# Instructions to follow
Reproduce the listing below word for word, line by line.

——————————

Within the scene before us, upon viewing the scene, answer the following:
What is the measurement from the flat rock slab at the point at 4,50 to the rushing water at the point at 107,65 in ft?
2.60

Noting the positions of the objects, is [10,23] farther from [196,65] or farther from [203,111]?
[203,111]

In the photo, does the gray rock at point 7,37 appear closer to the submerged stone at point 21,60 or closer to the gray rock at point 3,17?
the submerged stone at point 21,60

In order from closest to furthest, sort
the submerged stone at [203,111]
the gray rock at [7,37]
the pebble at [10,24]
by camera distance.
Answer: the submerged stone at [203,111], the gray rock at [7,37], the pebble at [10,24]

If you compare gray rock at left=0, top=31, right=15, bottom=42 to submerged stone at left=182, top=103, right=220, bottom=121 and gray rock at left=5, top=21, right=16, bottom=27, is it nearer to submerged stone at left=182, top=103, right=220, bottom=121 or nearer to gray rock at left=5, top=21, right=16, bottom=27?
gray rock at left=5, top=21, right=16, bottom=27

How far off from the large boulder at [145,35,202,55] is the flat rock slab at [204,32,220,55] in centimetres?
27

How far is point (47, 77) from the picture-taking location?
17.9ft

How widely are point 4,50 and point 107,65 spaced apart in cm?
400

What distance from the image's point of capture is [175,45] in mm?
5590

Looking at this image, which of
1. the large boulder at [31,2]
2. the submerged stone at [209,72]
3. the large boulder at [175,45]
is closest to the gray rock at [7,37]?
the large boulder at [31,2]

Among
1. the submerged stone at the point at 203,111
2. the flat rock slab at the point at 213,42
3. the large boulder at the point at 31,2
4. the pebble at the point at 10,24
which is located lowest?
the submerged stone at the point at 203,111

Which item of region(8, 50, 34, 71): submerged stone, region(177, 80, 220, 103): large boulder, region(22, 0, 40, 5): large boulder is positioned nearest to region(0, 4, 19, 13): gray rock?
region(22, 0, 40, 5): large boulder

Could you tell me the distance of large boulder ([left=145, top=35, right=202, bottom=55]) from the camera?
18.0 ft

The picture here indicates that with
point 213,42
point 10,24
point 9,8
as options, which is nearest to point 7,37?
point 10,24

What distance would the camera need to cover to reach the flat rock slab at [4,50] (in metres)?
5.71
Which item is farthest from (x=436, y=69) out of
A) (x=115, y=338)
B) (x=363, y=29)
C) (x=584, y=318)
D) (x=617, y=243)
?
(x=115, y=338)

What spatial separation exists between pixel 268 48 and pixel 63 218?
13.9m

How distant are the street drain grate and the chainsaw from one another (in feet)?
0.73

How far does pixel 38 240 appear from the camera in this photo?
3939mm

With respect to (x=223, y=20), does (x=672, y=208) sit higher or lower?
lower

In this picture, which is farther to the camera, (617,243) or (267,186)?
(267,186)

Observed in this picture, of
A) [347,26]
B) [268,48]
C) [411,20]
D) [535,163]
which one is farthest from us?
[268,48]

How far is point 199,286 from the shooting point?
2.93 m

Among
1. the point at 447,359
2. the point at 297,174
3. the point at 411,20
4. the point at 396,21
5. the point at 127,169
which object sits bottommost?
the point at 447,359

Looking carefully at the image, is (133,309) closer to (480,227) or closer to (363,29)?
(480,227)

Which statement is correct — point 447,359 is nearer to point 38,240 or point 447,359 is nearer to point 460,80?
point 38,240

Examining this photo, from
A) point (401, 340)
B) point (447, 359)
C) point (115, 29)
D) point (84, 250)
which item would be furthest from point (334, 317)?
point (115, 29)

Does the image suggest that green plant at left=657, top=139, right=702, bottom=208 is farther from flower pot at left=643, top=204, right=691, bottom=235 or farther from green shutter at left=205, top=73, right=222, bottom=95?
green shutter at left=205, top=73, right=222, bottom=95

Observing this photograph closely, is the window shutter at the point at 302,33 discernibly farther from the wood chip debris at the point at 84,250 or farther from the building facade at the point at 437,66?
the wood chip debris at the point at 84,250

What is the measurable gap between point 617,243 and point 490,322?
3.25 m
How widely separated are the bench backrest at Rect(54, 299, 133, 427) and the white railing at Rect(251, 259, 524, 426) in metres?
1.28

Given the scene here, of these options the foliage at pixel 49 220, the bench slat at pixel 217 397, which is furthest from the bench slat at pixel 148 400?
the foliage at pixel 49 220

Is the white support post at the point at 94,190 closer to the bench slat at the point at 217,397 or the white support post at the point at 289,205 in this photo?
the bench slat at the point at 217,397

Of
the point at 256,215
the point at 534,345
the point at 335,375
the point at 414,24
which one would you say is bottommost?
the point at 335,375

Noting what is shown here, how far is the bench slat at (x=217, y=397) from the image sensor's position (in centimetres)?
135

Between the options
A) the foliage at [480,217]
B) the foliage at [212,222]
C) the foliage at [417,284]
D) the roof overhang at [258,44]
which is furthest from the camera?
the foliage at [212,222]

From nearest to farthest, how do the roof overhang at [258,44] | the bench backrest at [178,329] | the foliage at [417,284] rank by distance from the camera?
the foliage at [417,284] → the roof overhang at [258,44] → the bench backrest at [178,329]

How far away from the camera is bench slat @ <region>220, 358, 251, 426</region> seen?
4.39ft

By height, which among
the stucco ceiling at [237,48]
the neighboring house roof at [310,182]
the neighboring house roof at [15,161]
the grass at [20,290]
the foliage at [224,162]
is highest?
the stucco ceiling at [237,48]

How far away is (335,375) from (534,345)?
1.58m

——————————

# Task answer
Within the scene before us, upon viewing the scene, answer the following:
What is the measurement from the flat rock slab at the point at 4,50 to the rushing water at the point at 107,65 in ft?
2.60

Noting the positions of the objects, is [10,23] farther from [196,65] or farther from [203,111]?
[203,111]

In the photo, does the gray rock at point 7,37 appear closer to the submerged stone at point 21,60 or closer to the gray rock at point 3,17?
the submerged stone at point 21,60

In order from closest to furthest, sort
the submerged stone at [203,111]
the gray rock at [7,37]
the pebble at [10,24]
by camera distance.
Answer: the submerged stone at [203,111], the gray rock at [7,37], the pebble at [10,24]

If you compare gray rock at left=0, top=31, right=15, bottom=42 to submerged stone at left=182, top=103, right=220, bottom=121 and gray rock at left=5, top=21, right=16, bottom=27, is it nearer to submerged stone at left=182, top=103, right=220, bottom=121 or nearer to gray rock at left=5, top=21, right=16, bottom=27?
gray rock at left=5, top=21, right=16, bottom=27

How far off from the large boulder at [145,35,202,55] is the flat rock slab at [204,32,220,55] in centimetres?
27

How far is point (47, 77) from the picture-taking location?
17.9ft

How widely are point 4,50 and point 107,65 spaced apart in cm?
400

What distance from the image's point of capture is [175,45] in mm?
5590

Looking at this image, which of
1. the large boulder at [31,2]
2. the submerged stone at [209,72]
3. the large boulder at [175,45]
is closest to the gray rock at [7,37]?
the large boulder at [31,2]

Among
1. the submerged stone at the point at 203,111
2. the flat rock slab at the point at 213,42
3. the large boulder at the point at 31,2
4. the pebble at the point at 10,24
which is located lowest?
the submerged stone at the point at 203,111

Which item of region(8, 50, 34, 71): submerged stone, region(177, 80, 220, 103): large boulder, region(22, 0, 40, 5): large boulder is positioned nearest to region(0, 4, 19, 13): gray rock?
region(22, 0, 40, 5): large boulder

Could you tell me the distance of large boulder ([left=145, top=35, right=202, bottom=55]) from the camera?
18.0 ft

The picture here indicates that with
point 213,42
point 10,24
point 9,8
as options, which is nearest to point 7,37?
point 10,24

What distance would the camera need to cover to reach the flat rock slab at [4,50] (in metres)?
5.71
Which item is farthest from (x=436, y=69) out of
A) (x=115, y=338)
B) (x=363, y=29)
C) (x=584, y=318)
D) (x=617, y=243)
?
(x=115, y=338)

What spatial separation exists between pixel 268 48 and pixel 63 218?
13.9m

How distant are the street drain grate and the chainsaw from one another (in feet)?
0.73

How far does pixel 38 240 appear from the camera in this photo?
3939mm

With respect to (x=223, y=20), does (x=672, y=208) sit higher or lower?
lower

In this picture, which is farther to the camera, (617,243) or (267,186)?
(267,186)

Observed in this picture, of
A) [347,26]
B) [268,48]
C) [411,20]
D) [535,163]
which one is farthest from us?
[268,48]

How far is point 199,286 from the shooting point?
2.93 m

Among
1. the point at 447,359
2. the point at 297,174
3. the point at 411,20
4. the point at 396,21
5. the point at 127,169
which object sits bottommost?
the point at 447,359

Looking carefully at the image, is (133,309) closer to (480,227) or closer to (363,29)?
(480,227)

Which statement is correct — point 447,359 is nearer to point 38,240 or point 447,359 is nearer to point 460,80?
point 38,240

Examining this photo, from
A) point (401, 340)
B) point (447, 359)
C) point (115, 29)
D) point (84, 250)
which item would be furthest from point (334, 317)?
point (115, 29)

Does the image suggest that green plant at left=657, top=139, right=702, bottom=208 is farther from flower pot at left=643, top=204, right=691, bottom=235 or farther from green shutter at left=205, top=73, right=222, bottom=95?
green shutter at left=205, top=73, right=222, bottom=95

Observing this photograph closely, is the window shutter at the point at 302,33 discernibly farther from the wood chip debris at the point at 84,250 or farther from the building facade at the point at 437,66?
the wood chip debris at the point at 84,250

What is the measurable gap between point 617,243 and point 490,322?
3.25 m
How widely separated are the bench backrest at Rect(54, 299, 133, 427) and the white railing at Rect(251, 259, 524, 426) in metres?
1.28

Given the scene here, of these options the foliage at pixel 49 220, the bench slat at pixel 217 397, which is furthest from the bench slat at pixel 148 400?
the foliage at pixel 49 220

Is the white support post at the point at 94,190 closer to the bench slat at the point at 217,397 or the white support post at the point at 289,205 in this photo?
the bench slat at the point at 217,397

Of
the point at 256,215
the point at 534,345
the point at 335,375
the point at 414,24
which one would you say is bottommost?
the point at 335,375

Noting what is shown here, how far is the bench slat at (x=217, y=397) from the image sensor's position (in centimetres)?
135

Between the options
A) the foliage at [480,217]
B) the foliage at [212,222]
C) the foliage at [417,284]
D) the roof overhang at [258,44]
which is furthest from the camera?
the foliage at [212,222]

From nearest to farthest, how do the roof overhang at [258,44] | the bench backrest at [178,329] | the foliage at [417,284] rank by distance from the camera?
the foliage at [417,284] → the roof overhang at [258,44] → the bench backrest at [178,329]

How far away from the camera is bench slat @ <region>220, 358, 251, 426</region> seen?
4.39ft

By height, which among
the stucco ceiling at [237,48]
the neighboring house roof at [310,182]
the neighboring house roof at [15,161]
the grass at [20,290]
the foliage at [224,162]
is highest?
the stucco ceiling at [237,48]

How far away is (335,375) from (534,345)?
1.58m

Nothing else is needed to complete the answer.